= Tarefas do exercício =
1. Segundo o texto sobre a enzima ECA2, em quais órgãos e tecidos do corpo essa substância está presente? Liste todos.
2. No texto sobre a enzima ECA2, reescreva o trecho entre "A ECA2 está" e "masculina à covid-19.", inclusive, substituindo "ECA2" por "ACE2".

= Trecho do texto =

· · ·

O sangue dos homens tem concentração maior de uma substância que ajuda o coronavírus a infectar as células. A conclusão vem de um estudo feito em mais de 3,5 mil pacientes, publicado nesta segunda-feira (11) na revista European Heart Journal, da Sociedade Europeia de Cardiologia. O achado pode ser uma das explicações para os números que mostram que a covid-19 (doença provocada pelo coronavírus) afeta de forma mais grave pacientes cardíacos do sexo masculino.
A substância, uma enzima (substância que acelera reações químicas) conhecida como ECA2 (enzima conversora de angiotensina 2), age na superfície das células como um receptor: liga-se ao coronavírus e permite que ele entre em células saudáveis, depois de ter sido modificado por outra proteína.
A ECA2 está presente nos pulmões, e os médicos acreditam que uma concentração mais alta nesses órgãos propicia a infecção viral, o que daria à enzima papel importante na progressão de distúrbios pulmonares relacionados à covid-19.
Uma limitação do estudo, porém, é que ele mediu a concentração da enzima apenas no plasma (parte líquida do sangue), e não nos tecidos, o que não permite ter certeza sobre a concentração da ECA2 nos pulmões.
A substância é encontrada também no coração, nos rins e em tecidos que revestem os vasos sanguíneos, e há níveis particularmente altos nos testículos. Segundo os pesquisadores, a regulação da ECA2 nos testículos pode ser um dos motivos da maior concentração da enzima em homens e da maior vulnerabilidade masculina à covid-19.

· · ·

(Itens extraídos de uma coleção)
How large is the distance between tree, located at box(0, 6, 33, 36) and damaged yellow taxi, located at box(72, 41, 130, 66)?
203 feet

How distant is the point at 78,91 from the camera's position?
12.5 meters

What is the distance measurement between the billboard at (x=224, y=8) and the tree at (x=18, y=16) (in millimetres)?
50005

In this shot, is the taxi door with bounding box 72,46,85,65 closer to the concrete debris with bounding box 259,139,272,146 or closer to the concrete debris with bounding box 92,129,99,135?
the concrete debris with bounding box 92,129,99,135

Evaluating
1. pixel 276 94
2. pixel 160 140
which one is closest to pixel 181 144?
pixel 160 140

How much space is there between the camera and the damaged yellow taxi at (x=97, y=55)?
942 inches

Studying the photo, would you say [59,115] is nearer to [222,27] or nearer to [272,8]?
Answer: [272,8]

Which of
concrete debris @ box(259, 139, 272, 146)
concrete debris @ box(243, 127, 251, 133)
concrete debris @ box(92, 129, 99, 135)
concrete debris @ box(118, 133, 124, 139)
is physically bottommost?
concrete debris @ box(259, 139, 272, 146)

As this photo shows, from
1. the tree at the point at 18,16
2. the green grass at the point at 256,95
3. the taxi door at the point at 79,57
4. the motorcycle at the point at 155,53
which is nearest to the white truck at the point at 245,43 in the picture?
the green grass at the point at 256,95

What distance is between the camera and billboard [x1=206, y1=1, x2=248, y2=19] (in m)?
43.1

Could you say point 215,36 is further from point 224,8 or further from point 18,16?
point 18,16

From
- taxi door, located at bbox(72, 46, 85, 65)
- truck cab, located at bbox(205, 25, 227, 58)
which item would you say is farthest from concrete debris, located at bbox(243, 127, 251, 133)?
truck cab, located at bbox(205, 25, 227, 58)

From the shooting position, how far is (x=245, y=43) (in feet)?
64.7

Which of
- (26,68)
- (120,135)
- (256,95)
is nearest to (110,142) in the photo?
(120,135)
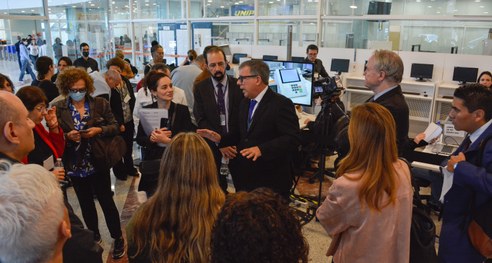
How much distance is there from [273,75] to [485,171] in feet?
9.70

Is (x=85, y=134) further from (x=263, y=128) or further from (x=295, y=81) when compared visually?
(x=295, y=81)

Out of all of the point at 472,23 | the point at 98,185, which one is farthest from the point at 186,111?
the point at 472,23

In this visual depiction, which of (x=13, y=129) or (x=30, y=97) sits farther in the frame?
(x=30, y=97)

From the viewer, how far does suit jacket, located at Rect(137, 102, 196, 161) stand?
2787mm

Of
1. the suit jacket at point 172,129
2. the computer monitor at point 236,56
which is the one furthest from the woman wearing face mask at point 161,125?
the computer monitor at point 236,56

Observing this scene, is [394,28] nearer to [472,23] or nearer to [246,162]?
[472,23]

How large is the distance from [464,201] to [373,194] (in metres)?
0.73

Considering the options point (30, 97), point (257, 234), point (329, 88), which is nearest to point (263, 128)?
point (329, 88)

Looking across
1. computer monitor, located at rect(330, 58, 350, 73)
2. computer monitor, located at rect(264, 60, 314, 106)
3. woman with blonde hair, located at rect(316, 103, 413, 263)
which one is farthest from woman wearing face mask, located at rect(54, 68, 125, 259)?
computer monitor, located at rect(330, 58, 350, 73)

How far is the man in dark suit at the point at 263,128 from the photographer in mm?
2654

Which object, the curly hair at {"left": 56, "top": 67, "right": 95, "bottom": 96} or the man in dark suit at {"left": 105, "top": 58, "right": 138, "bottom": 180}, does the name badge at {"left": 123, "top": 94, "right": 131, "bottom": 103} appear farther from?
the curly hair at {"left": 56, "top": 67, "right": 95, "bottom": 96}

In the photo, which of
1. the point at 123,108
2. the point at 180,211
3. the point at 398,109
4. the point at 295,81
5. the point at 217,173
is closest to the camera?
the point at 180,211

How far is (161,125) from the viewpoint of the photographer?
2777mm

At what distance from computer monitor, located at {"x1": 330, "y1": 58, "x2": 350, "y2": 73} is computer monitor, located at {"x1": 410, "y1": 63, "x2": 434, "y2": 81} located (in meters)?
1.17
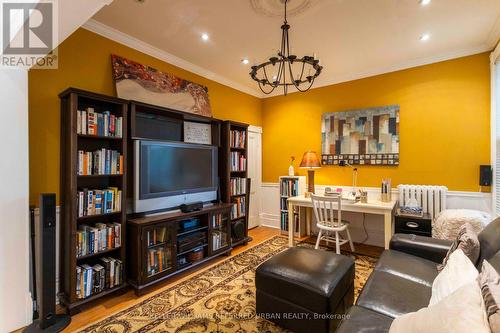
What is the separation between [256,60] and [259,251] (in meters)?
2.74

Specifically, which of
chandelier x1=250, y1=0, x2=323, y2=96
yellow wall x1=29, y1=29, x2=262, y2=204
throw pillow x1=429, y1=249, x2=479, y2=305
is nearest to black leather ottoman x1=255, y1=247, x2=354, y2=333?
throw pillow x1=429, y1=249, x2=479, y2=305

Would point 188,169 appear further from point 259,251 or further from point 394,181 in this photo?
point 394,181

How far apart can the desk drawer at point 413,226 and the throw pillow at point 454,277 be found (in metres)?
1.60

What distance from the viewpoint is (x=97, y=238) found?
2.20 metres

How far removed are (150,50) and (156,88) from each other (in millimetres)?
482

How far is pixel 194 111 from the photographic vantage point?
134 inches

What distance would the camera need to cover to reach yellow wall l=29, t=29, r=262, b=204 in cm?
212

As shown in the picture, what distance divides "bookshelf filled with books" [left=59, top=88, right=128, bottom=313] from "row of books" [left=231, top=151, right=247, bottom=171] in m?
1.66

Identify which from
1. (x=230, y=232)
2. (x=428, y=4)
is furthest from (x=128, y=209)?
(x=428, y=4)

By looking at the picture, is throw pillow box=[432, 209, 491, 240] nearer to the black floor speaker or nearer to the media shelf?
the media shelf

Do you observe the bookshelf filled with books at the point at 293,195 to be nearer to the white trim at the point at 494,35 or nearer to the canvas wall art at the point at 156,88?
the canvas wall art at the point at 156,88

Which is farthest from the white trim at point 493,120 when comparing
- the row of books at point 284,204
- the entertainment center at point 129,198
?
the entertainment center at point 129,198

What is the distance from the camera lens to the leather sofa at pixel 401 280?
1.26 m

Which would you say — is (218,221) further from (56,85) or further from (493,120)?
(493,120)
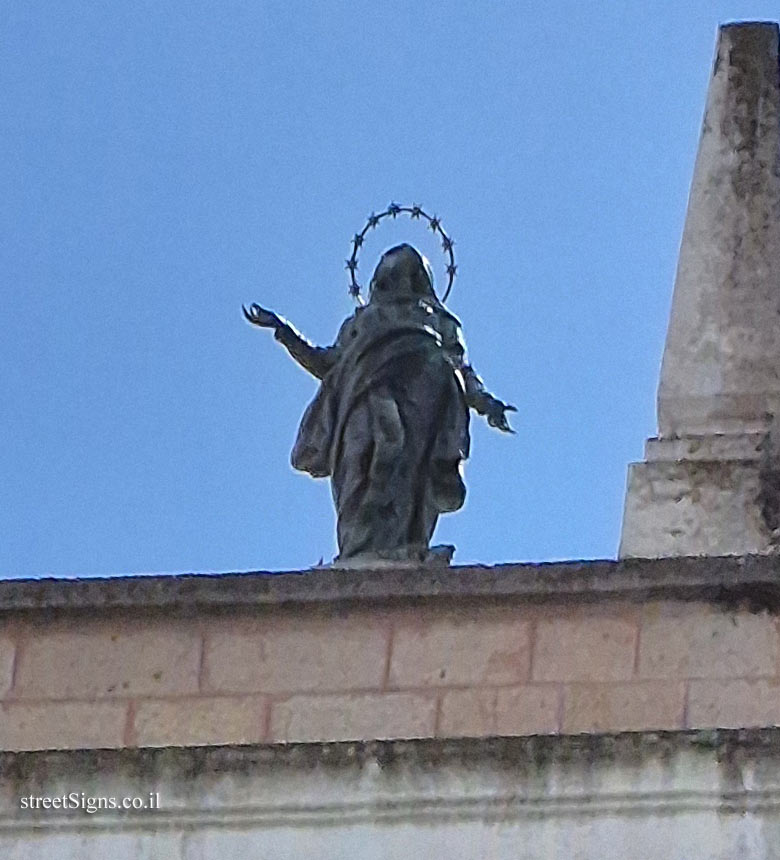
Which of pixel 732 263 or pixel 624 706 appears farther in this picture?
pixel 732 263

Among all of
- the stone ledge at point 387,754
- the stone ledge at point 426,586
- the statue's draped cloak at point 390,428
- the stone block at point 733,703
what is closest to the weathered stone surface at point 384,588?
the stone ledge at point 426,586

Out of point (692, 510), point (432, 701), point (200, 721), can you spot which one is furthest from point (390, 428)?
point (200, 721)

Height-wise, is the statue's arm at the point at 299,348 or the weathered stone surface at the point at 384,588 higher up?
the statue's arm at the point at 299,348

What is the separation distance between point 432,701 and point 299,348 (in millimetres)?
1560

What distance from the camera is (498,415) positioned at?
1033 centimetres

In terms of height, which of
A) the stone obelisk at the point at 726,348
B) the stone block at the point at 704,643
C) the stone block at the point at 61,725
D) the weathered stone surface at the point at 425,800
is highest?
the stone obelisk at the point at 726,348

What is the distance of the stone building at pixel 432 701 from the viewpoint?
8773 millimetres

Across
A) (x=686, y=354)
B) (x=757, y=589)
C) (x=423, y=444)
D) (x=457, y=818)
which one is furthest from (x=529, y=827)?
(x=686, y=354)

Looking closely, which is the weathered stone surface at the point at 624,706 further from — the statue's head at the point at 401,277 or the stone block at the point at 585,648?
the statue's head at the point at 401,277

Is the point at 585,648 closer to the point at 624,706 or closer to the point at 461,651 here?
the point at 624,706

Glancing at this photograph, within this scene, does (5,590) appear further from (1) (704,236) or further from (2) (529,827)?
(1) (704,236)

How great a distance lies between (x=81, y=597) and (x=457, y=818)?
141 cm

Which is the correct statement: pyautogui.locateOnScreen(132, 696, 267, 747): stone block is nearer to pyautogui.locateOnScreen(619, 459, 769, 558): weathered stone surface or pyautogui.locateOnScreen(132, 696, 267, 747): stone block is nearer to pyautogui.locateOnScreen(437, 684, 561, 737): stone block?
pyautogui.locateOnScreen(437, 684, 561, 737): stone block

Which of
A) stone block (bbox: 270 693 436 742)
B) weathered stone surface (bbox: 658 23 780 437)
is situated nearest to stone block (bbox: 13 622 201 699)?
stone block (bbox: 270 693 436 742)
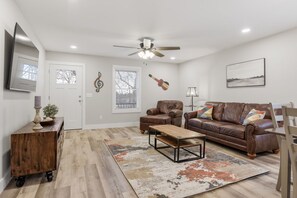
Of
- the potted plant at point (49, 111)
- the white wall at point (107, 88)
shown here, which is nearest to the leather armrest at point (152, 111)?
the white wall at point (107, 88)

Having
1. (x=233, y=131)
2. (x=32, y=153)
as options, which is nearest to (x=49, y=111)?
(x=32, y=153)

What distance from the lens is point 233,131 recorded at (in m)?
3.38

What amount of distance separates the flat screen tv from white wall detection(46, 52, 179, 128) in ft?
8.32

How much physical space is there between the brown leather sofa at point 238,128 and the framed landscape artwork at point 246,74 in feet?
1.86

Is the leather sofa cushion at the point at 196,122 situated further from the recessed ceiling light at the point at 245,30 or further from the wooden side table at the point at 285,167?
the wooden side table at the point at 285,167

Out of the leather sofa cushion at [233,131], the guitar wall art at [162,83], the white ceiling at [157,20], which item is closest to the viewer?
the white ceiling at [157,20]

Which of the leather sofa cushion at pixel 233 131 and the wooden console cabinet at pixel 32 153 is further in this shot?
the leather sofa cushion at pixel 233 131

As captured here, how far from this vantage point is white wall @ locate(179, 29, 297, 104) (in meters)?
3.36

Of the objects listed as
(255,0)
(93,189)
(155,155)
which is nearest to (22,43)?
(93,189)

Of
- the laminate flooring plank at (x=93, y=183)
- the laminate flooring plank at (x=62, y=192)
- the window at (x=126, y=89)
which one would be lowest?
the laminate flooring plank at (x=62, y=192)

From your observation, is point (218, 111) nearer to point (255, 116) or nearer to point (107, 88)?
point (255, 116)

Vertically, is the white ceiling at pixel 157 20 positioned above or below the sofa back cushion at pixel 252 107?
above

· · ·

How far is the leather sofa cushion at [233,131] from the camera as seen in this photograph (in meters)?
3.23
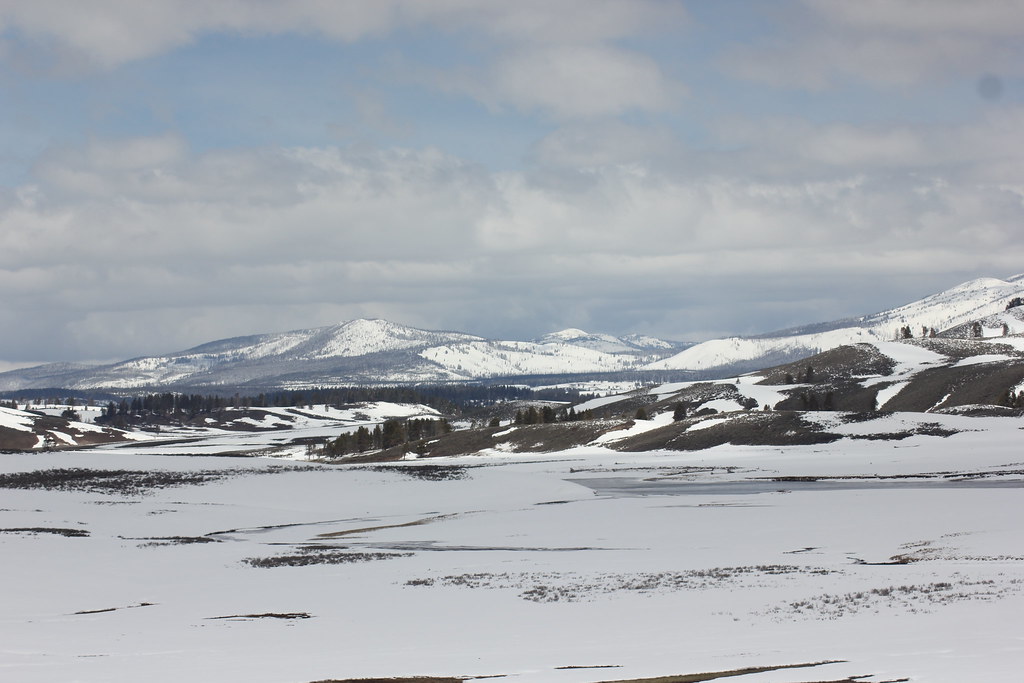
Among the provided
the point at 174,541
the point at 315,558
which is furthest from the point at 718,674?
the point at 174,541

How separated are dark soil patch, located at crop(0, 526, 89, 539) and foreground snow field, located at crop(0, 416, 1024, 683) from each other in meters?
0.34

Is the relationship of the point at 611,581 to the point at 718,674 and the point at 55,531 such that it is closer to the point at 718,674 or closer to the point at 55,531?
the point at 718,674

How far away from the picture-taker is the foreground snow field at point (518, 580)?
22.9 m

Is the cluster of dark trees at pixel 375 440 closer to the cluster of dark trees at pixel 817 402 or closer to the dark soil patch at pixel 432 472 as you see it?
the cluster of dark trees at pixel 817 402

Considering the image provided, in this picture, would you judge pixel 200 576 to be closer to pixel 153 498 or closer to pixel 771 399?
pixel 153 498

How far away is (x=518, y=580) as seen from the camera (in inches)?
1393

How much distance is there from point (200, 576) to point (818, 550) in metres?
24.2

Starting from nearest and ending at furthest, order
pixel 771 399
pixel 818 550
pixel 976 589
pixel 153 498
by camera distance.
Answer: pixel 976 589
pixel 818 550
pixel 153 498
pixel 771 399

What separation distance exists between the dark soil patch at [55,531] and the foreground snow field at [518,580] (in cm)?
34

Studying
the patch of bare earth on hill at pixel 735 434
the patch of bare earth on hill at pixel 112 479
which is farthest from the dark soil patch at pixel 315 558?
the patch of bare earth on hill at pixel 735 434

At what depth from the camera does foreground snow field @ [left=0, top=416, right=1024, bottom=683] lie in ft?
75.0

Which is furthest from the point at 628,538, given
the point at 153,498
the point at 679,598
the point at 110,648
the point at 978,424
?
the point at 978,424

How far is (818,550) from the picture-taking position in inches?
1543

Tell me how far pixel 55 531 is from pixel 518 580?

· · ·

= Gabarito =
1. Pulmões, coração, rins, tecidos que revestem os vasos sanguíneos e testículos.

2.
A ACE2 está presente nos pulmões, e os médicos acreditam que uma concentração mais alta nesses órgãos propicia a infecção viral, o que daria à enzima papel importante na progressão de distúrbios pulmonares relacionados à covid-19.
Uma limitação do estudo, porém, é que ele mediu a concentração da enzima apenas no plasma (parte líquida do sangue), e não nos tecidos, o que não permite ter certeza sobre a concentração da ACE2 nos pulmões.
A substância é encontrada também no coração, nos rins e em tecidos que revestem os vasos sanguíneos, e há níveis particularmente altos nos testículos. Segundo os pesquisadores, a regulação da ACE2 nos testículos pode ser um dos motivos da maior concentração da enzima em homens e da maior vulnerabilidade masculina à covid-19.